This is the former governor's second corruption trial. Last year, jurors found Blagojevich guilty of lying to the FBI, one of 24 charges he faced. They were deadlocked on 23 others, in part due to a single juror.
"We made an effort to slim things down," said U.S. Attorney Patrick Fitzgerald Monday after the verdict was read. "I thought the first trial was well presented. I thought the second trial was better presented because we learned."
Fitzgerald called the Blagojevich verdict "bittersweet," because it was a second corruption trial aimed at an Illinois governor. "It's sad that we're back here just five years later dealing with corruption," he said, referring to former Illinois governor George Ryan, who is currently behind bars.
In this second trial, Blagojevich was the only defendant. In the first, his brother, Robert, was also charged. Prosecutors decided not to retry the Nashville resident this time around. Speaking from his home, Robert said, "My brother is a fighter. He is not going to give up. I'm sure he is as stunned by today's verdict as we all are, but he is not going to give up and he'll pursue every legal means that he has to pursue and I know he believes in his innocence."
Eleven women and one man make up this second jury. Deliberations began on June 10 after six weeks of testimony in the streamlined case.
Unlike the first trial, Blagojevich testified in his own defense. He spent one week on the stand, often giving longwinded answers to yes and no questions. His defense attorneys argued the former governor talked a lot but never did anything wrong.
Prosecutors likened the case to that of a police officer asking for a bribe, saying "The harm is done when 'the ask' is made..."
The legal case: What's next for Blagojevich?
When Blagojevich walked out of the Dirksen Federal Building Monday, he didn't leave the legal case behind.
First, there is the issue of bond.
Convicted of 18 felonies, including the lying charge from a year ago, Blagojevich will be required to post additional bond to remain free.
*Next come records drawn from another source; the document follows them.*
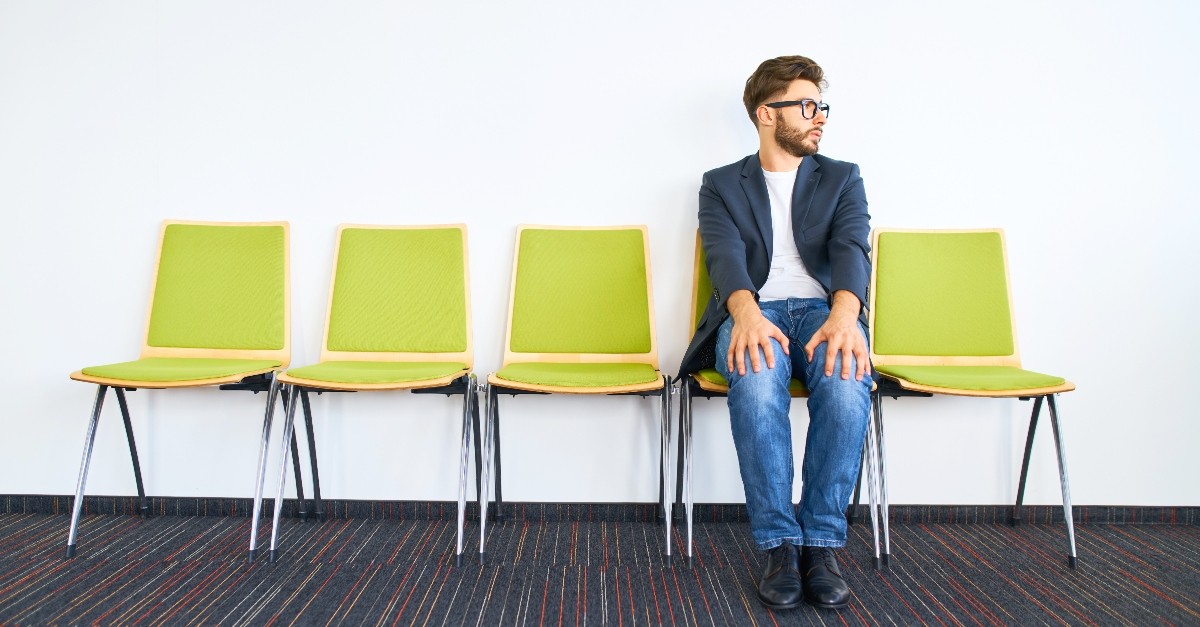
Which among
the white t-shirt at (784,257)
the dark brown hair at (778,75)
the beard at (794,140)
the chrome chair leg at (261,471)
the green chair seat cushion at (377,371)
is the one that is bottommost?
the chrome chair leg at (261,471)

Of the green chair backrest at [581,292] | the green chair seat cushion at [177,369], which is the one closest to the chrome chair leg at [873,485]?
the green chair backrest at [581,292]

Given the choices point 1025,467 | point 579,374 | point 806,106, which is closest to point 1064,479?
point 1025,467

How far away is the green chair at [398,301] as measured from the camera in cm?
219

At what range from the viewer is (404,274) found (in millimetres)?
2248

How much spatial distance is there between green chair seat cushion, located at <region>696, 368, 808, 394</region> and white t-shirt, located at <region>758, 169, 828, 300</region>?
25 cm

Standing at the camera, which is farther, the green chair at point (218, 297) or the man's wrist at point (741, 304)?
the green chair at point (218, 297)

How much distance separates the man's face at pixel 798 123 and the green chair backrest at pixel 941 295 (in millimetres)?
416

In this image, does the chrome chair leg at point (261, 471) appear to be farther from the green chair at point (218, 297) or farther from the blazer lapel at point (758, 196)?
the blazer lapel at point (758, 196)

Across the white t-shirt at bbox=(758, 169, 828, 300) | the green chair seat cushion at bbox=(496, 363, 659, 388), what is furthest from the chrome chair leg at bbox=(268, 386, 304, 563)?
the white t-shirt at bbox=(758, 169, 828, 300)

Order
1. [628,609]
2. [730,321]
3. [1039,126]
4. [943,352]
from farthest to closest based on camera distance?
[1039,126]
[943,352]
[730,321]
[628,609]

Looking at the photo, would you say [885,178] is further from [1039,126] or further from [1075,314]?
[1075,314]

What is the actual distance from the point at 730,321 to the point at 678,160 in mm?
677

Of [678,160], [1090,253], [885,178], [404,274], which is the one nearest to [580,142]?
[678,160]

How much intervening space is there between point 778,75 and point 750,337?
2.68 feet
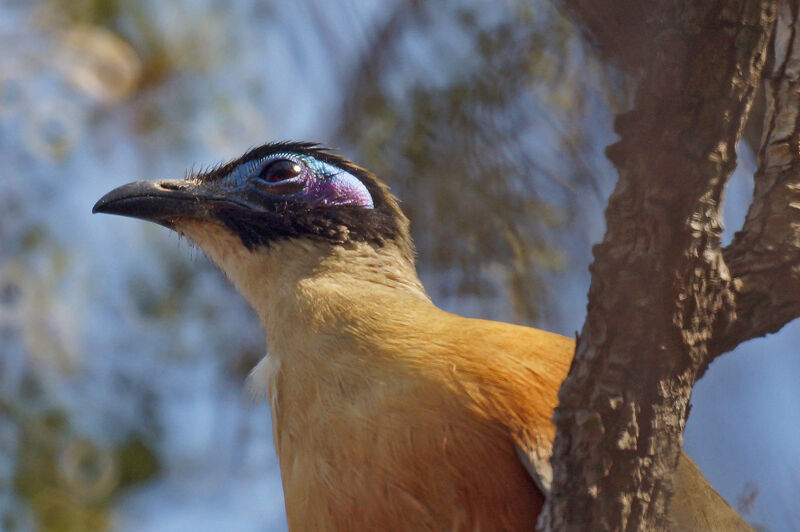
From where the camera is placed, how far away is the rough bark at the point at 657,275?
96.9 inches

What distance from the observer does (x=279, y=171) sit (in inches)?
186

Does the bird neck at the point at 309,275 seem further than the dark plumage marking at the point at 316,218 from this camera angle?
No

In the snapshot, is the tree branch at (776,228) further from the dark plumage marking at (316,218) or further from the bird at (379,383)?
the dark plumage marking at (316,218)

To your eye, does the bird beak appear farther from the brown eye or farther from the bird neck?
the brown eye

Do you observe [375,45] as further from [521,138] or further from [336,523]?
[336,523]

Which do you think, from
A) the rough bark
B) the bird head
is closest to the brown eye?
the bird head

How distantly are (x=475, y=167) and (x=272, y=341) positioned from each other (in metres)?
1.46

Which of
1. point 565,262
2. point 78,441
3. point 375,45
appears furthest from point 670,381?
point 78,441

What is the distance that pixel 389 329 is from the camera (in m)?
3.70

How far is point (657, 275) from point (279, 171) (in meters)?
2.55

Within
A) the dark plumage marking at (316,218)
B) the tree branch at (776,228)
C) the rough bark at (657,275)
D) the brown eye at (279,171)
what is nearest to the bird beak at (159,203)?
the dark plumage marking at (316,218)

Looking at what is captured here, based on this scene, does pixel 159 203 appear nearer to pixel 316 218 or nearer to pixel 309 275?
pixel 316 218

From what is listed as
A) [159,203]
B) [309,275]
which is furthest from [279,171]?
[309,275]

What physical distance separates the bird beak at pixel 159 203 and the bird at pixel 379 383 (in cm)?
2
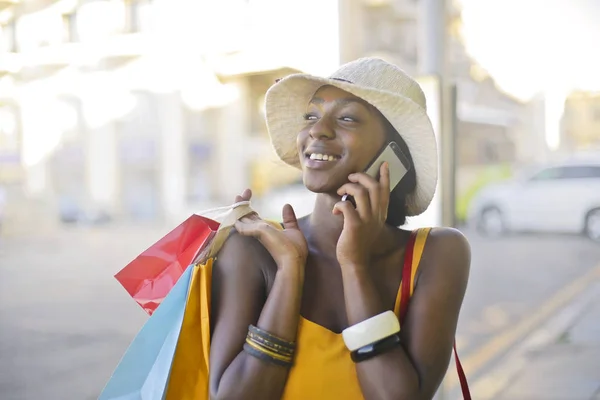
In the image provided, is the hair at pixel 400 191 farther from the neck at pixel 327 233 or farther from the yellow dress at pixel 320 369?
the yellow dress at pixel 320 369

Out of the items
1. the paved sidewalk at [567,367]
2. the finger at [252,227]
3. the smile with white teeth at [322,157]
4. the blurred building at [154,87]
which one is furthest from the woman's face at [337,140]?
the paved sidewalk at [567,367]

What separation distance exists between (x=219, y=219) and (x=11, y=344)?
2722 millimetres

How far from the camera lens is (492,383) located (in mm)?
4078

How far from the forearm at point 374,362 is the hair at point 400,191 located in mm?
308

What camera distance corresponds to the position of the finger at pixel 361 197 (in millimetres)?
1212

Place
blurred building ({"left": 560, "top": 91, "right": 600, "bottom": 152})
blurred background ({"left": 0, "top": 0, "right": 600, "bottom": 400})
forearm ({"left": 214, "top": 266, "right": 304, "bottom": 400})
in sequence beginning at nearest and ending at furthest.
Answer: forearm ({"left": 214, "top": 266, "right": 304, "bottom": 400})
blurred background ({"left": 0, "top": 0, "right": 600, "bottom": 400})
blurred building ({"left": 560, "top": 91, "right": 600, "bottom": 152})

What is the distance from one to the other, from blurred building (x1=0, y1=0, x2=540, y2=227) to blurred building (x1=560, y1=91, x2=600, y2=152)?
796 millimetres

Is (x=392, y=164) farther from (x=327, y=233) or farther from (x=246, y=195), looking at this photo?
(x=246, y=195)

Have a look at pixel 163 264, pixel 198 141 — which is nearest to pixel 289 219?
pixel 163 264

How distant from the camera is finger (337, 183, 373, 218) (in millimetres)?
1212

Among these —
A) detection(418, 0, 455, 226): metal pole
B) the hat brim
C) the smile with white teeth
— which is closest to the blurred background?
detection(418, 0, 455, 226): metal pole

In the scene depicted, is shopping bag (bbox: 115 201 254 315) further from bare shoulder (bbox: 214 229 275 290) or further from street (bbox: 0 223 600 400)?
street (bbox: 0 223 600 400)

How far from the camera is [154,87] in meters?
4.52

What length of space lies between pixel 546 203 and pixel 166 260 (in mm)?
4729
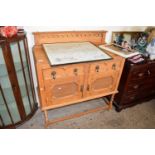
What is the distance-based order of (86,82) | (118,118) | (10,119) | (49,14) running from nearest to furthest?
(49,14)
(86,82)
(10,119)
(118,118)

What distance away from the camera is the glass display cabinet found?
112 centimetres

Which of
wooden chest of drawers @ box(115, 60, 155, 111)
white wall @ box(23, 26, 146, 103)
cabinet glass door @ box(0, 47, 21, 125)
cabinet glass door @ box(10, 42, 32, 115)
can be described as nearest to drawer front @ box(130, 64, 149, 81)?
wooden chest of drawers @ box(115, 60, 155, 111)

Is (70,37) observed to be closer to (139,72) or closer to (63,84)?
(63,84)

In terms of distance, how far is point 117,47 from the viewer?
158 centimetres

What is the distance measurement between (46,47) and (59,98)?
55cm

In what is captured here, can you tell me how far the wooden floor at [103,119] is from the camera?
65.5 inches

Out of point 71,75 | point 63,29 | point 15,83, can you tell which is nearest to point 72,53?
point 71,75

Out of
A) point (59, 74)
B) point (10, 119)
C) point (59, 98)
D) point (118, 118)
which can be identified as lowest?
point (118, 118)

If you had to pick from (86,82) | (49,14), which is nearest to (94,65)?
(86,82)

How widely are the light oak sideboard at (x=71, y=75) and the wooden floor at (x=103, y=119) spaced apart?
156 millimetres

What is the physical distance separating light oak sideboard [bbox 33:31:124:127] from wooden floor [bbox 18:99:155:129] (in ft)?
0.51

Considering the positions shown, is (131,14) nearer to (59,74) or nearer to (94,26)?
(94,26)

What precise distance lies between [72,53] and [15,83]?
2.05ft

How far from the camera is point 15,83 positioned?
4.19ft
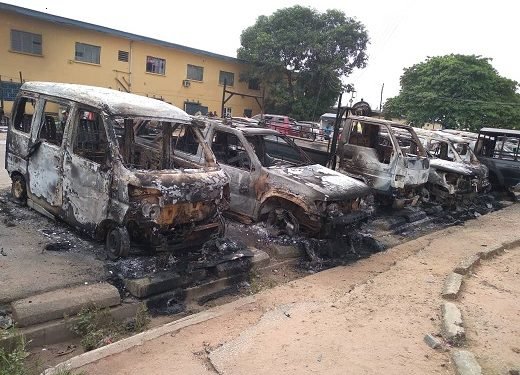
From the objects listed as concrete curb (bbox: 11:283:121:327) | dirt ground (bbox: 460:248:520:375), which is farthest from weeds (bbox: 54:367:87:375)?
dirt ground (bbox: 460:248:520:375)

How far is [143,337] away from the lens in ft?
12.6

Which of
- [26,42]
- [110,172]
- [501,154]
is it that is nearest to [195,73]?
[26,42]

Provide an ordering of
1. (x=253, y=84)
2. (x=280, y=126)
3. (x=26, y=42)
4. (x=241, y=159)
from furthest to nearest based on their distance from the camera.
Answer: (x=253, y=84) → (x=26, y=42) → (x=280, y=126) → (x=241, y=159)

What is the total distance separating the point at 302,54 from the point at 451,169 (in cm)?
2100

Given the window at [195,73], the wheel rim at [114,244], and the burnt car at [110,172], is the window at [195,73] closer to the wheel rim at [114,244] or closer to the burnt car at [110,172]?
the burnt car at [110,172]

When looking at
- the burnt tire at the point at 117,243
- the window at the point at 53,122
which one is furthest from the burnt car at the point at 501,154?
the window at the point at 53,122

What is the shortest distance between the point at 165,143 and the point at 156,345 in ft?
10.6

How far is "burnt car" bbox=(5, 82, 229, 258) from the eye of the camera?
4.78m

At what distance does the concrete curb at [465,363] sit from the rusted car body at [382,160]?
5362 millimetres

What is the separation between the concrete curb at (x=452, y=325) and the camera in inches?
159

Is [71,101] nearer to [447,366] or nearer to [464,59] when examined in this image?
[447,366]

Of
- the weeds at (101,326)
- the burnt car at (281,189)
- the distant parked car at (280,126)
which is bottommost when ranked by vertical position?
the weeds at (101,326)

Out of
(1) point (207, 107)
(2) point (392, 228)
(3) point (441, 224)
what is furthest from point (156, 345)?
(1) point (207, 107)

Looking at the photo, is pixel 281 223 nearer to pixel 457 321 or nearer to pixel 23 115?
pixel 457 321
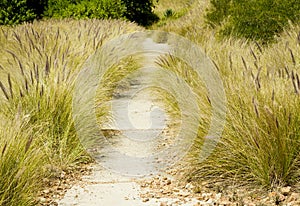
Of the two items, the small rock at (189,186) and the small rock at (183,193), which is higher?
the small rock at (189,186)

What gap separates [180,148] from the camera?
4.47 metres

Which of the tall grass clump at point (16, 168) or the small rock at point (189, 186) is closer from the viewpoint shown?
the tall grass clump at point (16, 168)

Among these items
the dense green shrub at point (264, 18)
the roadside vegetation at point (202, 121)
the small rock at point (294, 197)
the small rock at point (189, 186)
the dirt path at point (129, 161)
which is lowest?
the dirt path at point (129, 161)

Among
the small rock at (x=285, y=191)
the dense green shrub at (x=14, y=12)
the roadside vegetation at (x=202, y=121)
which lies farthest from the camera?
the dense green shrub at (x=14, y=12)

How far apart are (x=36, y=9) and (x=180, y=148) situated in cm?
1153

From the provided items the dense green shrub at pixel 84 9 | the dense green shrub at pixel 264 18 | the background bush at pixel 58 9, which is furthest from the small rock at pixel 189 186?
the dense green shrub at pixel 84 9

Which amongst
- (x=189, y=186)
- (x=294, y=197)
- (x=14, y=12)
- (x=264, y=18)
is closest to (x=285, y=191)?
(x=294, y=197)

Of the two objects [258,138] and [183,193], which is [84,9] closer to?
[183,193]

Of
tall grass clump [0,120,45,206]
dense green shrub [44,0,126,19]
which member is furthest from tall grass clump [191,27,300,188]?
dense green shrub [44,0,126,19]

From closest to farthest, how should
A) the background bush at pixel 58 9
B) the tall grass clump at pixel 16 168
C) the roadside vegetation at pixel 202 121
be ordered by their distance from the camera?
the tall grass clump at pixel 16 168
the roadside vegetation at pixel 202 121
the background bush at pixel 58 9

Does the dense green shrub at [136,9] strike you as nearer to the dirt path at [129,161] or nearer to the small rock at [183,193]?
the dirt path at [129,161]

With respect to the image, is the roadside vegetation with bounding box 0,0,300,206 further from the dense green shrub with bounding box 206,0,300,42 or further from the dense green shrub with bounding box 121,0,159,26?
the dense green shrub with bounding box 121,0,159,26

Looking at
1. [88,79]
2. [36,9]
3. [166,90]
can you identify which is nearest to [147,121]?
[166,90]

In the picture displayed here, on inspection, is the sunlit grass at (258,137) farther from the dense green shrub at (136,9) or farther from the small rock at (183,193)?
the dense green shrub at (136,9)
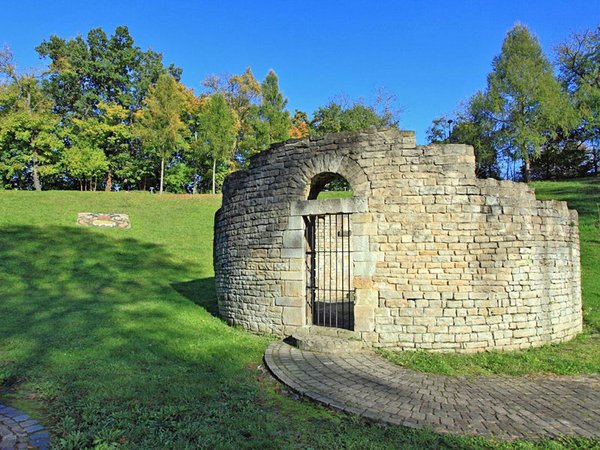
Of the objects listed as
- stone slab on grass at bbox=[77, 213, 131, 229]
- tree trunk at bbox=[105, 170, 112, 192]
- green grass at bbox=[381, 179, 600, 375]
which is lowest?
green grass at bbox=[381, 179, 600, 375]

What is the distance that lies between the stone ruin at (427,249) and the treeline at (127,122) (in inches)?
952

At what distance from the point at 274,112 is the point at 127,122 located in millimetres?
16822

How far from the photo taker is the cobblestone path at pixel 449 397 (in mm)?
4336

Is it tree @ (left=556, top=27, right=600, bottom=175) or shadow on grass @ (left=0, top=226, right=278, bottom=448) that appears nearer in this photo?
shadow on grass @ (left=0, top=226, right=278, bottom=448)

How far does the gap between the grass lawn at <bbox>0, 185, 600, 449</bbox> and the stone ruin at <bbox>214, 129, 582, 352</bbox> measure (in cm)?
124

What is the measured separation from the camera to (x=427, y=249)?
736 centimetres

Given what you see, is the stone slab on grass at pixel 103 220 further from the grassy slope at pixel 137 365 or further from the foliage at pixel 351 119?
the foliage at pixel 351 119

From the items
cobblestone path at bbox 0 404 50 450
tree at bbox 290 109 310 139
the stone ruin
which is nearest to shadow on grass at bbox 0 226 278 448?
cobblestone path at bbox 0 404 50 450

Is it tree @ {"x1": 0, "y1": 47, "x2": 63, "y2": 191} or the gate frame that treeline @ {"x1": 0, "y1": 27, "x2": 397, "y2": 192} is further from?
the gate frame

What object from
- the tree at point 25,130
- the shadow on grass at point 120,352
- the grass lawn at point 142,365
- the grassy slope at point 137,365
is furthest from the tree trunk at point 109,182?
the shadow on grass at point 120,352

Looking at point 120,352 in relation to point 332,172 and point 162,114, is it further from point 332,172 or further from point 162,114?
point 162,114

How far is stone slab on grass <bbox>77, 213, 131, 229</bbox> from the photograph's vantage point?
835 inches

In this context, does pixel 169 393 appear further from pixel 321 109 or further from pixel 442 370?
pixel 321 109

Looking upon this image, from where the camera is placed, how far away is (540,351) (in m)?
7.29
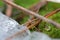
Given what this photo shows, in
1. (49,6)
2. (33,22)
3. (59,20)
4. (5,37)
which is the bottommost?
(5,37)

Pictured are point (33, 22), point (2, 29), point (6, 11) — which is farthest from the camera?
point (6, 11)

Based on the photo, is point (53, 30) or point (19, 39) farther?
point (53, 30)

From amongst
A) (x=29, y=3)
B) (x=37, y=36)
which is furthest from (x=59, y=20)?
(x=37, y=36)

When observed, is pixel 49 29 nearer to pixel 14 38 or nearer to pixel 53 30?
pixel 53 30

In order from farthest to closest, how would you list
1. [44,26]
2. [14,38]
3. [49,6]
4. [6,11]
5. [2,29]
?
[49,6]
[6,11]
[44,26]
[2,29]
[14,38]

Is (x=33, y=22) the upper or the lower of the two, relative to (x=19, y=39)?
upper

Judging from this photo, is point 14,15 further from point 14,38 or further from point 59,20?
point 14,38

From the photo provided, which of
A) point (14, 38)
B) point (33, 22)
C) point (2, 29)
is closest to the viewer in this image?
point (14, 38)

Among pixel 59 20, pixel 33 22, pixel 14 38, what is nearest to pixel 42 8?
pixel 59 20

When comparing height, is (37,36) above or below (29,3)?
below
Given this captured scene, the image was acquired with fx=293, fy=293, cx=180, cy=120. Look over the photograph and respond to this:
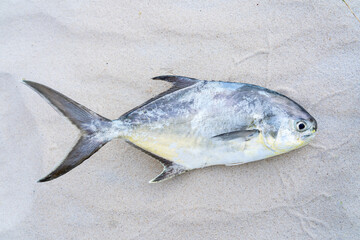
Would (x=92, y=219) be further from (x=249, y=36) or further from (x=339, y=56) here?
(x=339, y=56)

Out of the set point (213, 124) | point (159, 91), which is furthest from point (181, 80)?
point (213, 124)

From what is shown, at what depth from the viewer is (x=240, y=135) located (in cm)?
221

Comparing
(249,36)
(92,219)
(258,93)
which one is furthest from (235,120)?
(92,219)

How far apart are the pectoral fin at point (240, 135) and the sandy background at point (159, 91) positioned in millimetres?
365

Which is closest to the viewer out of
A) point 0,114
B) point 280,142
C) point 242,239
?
point 280,142

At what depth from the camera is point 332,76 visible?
2.54 m

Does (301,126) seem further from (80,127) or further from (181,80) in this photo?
(80,127)

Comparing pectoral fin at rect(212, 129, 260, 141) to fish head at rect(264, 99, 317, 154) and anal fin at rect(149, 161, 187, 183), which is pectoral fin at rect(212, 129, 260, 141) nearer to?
fish head at rect(264, 99, 317, 154)

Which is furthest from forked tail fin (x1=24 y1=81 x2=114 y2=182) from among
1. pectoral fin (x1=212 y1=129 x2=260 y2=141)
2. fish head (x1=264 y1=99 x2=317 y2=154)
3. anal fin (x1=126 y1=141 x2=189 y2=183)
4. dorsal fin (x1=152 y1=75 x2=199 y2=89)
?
fish head (x1=264 y1=99 x2=317 y2=154)

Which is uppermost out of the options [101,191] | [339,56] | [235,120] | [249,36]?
[249,36]

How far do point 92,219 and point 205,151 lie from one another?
1138mm

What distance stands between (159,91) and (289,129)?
1107 mm

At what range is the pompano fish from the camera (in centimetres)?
222

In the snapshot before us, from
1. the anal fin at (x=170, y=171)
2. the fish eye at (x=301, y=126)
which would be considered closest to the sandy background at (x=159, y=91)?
the anal fin at (x=170, y=171)
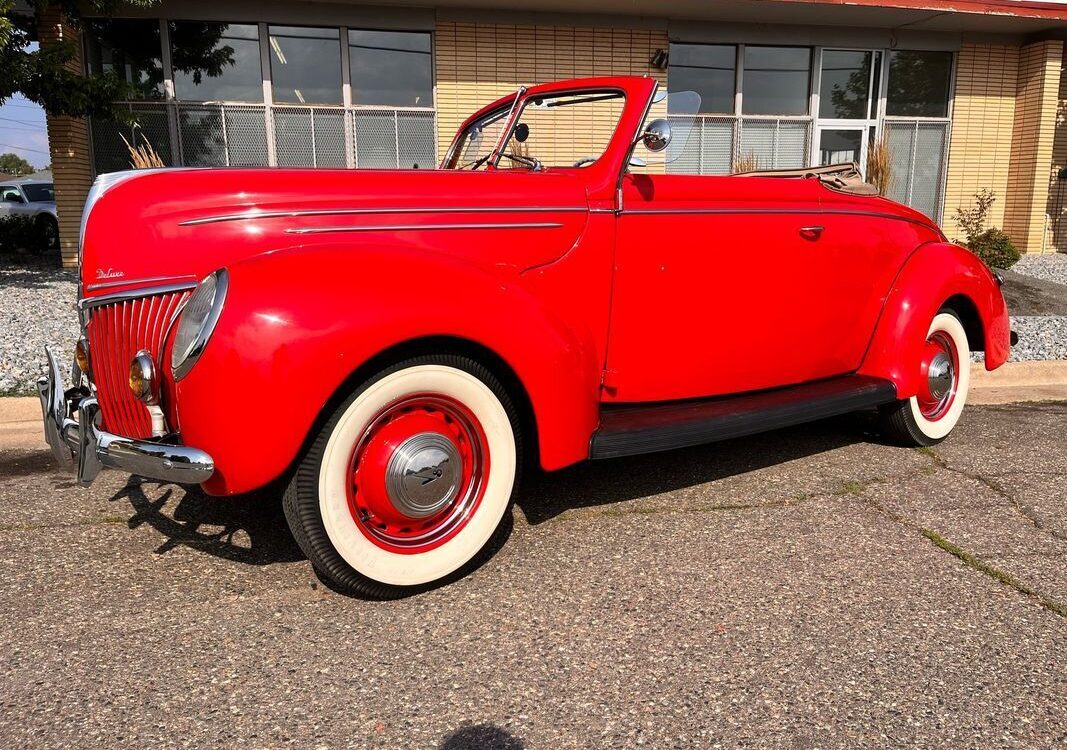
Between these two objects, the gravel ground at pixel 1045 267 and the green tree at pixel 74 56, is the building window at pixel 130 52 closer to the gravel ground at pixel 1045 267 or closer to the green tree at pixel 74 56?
the green tree at pixel 74 56

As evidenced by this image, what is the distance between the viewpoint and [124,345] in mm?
2438

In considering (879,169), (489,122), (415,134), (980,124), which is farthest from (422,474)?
(980,124)

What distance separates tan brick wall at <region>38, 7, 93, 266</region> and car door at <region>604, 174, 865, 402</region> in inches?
339

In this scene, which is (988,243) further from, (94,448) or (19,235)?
(19,235)

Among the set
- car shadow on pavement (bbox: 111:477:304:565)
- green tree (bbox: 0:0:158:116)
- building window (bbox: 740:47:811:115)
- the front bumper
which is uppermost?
building window (bbox: 740:47:811:115)

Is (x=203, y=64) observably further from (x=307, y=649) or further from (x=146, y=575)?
(x=307, y=649)

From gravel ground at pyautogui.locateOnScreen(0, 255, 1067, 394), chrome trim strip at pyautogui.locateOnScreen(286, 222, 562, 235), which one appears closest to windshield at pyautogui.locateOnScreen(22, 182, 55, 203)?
gravel ground at pyautogui.locateOnScreen(0, 255, 1067, 394)

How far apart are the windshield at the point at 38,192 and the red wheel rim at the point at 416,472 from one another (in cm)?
1762

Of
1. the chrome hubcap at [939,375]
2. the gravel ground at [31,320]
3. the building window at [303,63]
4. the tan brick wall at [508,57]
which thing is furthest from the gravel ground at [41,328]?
the tan brick wall at [508,57]

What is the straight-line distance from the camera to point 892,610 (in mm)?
2344

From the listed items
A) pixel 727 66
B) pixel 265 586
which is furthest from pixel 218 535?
pixel 727 66

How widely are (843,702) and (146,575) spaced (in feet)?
7.24

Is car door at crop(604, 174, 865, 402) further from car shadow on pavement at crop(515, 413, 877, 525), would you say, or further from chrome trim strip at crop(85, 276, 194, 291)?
chrome trim strip at crop(85, 276, 194, 291)

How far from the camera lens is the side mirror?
290 centimetres
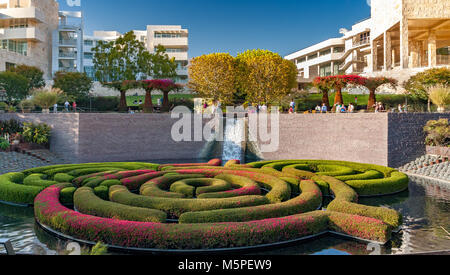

He is likely to put up the remaining equity he has in his Ravenswood home and a half-million dollar condo in Washington. Details will be worked out within the next week at a meeting between his attorneys and prosecutors.
"There'll be some paperwork that needs to be filled out in terms of his ability to post those things in a forfeiture agreement that he'll sign and they'll secure his bond," said Reid Schar, assistant U.S. Attorney.
There are the post trial motions due four weeks from Monday on July 25. Among them: whether a Blagojevich request to remain free on bond as his appeal is considered. He would have to show a compelling reason that his appeal is likely to succeed, a standard difficult to meet. It didn't succeed for ex-governor George Ryan.
That leads to the appeal itself. Blagojevich lawyers will argue the conviction should be reversed because the ex-governor wasn't allowed to play certain tapes.
His first attorney, Sam Adam Jr., is likely to help prepare the appeal that could take months.
"He was not able to corroborate his own innocence with the tapes that we know and that they wanted to put in that show he was not committing a crime. I think we'll see that in the Seventh Circuit, I think we'll see that on the appeal, and I think he'll end up vindicated," said Adams Jr.
Finally, the sentence. An August 11th status hearing could see a date set for the sentencing, probably sometime this fall. He is eligible for 300 years. Most experts see him getting less than 12 years.
"Somewhere between six and 11 years. The sentencing guidelines by the United States Sentencing Commission have a mathematical formula. You punch in who he is, what he did, whether drugs were involved-which they weren't - weapons, etc. and it gives you a range the judge will be able to sentence him. I think it will be a range somewhere between six and seven on the bottom and 11 on the top," said Prof. Richard Kling, Kent College of Law.
Judges have wide discretion in sentencing and Judge Zagel may consider many factors beyond the four corners of the verdicts-including whether Blagojevich lied while testifying. There is another corruption prosecution that was split off of the Blagojevich case; Springfield power broker William Cellini, whose trial date is October 3.